Sunday, March 30, 2008

A dream

I rarely dreamed about J, even when we were talking everyday. It's strange that I should dream about him now, now that I haven't heard from him in months. Sure, I still think about him more or less everyday, as I still think about most people who were once important to me sporadically. But it has reached the level of, "Hmmm... I wonder how he is. I sure hope he's as okay as I am."

This part of getting over--when you can think of him with genuine, sincere concern minus the twinge of missing him--makes me a little sad because it puts him at the same level as everyone I care about, only slightly less than those I still spend time with. The idea that he's no longer special, or that special, it makes you wonder where all those strong feelings went, and makes you less trustful with the mad, passionate feelings that you equate with love.

But enough about love, for now--I want to write about the dream.

In Thailand, when we were exploring the ancient kingdom of Ayutthaya, Sherwil and Emily climbed up a temple, and I, withering from the heat, opted out and chatted with our driver and guide, Watson, instead. One thing I noticed about the temple ruins was that the broken pieces of statues of Buddha were still reverently kept in a pile. Some of them looked more like smooth rocks than anything.

I asked Watson if there were people who picked up some pieces for souvenirs. Security was lax, so anybody could do this easily. In his broken English, he tried his very best to tell me about one tourist who did. Apparently, back home, this guy kept dreaming of a voice telling him to bring the rock back, and it got so that he did fly back to Thailand to return the piece.

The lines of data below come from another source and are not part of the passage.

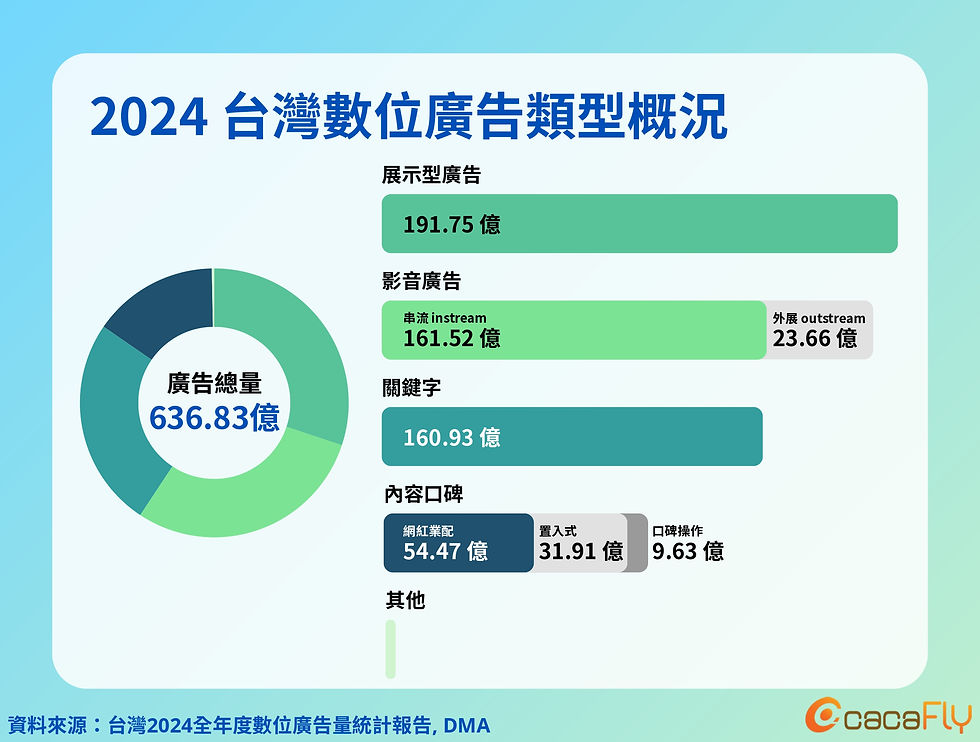 2024 台灣數位廣告類型概況

廣告總量
636.83億

展示型廣告

191.75 億

影音廣告

串流 instream
161.52 億

外展 outstream
23.66 億

關鍵字

160.93 億

內容口碑

網紅業配
54.47 億

置入式
31.91 億

口碑操作
9.63 億

其他

資料來源：台灣2024全年度數位廣告量統計報告, DMA

cacaFly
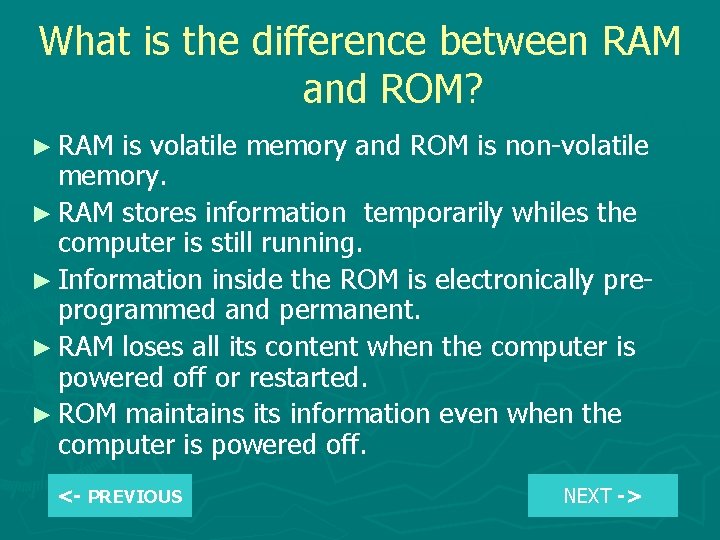 What is the difference between RAM and ROM?

► RAM is volatile memory and ROM is non-volatile memory.

► RAM stores information temporarily whiles the computer is still running.

► Information inside the ROM is electronically pre-programmed and permanent.

► RAM loses all its content when the computer is powered off or restarted.

► ROM maintains its information even when the computer is powered off.

<- PREVIOUS

NEXT ->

I've been thinking a lot about dreams--and having a lot of vivid ones--since then. I have another story about a dream, this time about my father (it was his death anniversary last March 25), but I'll write about that next time. First, the dream about J.

A few nights ago, I had one of my rare vivid dreams. In it, I accidentally ran into J while traveling. He was with his young wife, who seemed like a nice Eurasian woman. They had just gotten married. I was the same age as I am now; he was older. In fact, he looked like the stereotypical retiree traveling the world.

He was a bit overweight and he looked sick. I talked to his wife, and she said they'd met on a bus, and fell for each other almost instantly. She was in her late twenties, and I had the impression it wasn't love just yet, but that she did care for him, and I found myself hoping it would last. He was sick, and he needed regular medicine, and she took care of this very well.

Suddenly, I felt the urge to give him the scolding I never got to give. I felt the need to demand for his apology--for hurting me, for betraying me, for promises unfulfilled, for his general bad behavior... So I went up to him (and at this point, I think I was naked--and we were in a public place too!) and started shooting off my mouth.

As soon as the words came out of my mouth, however, they sort of dropped, heavy with the ages and ages since they were still relevant. I tried to talk as if everything still mattered, but the more words came out, the more... unnecessary they seemed. Worse, the old man J looked at me with blank eyes first, as if he remembered me enough to know there was something to remember, but he couldn't seem to bring it to memory. At that point, we were people who had a past--and just that.

Everything felt futile, and it was this futility that made me let it go and think, why hold on to things you can not even make a single point about? It was liberating, sad, and, most of all, blank.

I woke up feeling sentimental, yet light. Could it have been my subconscious bidding bye-bye?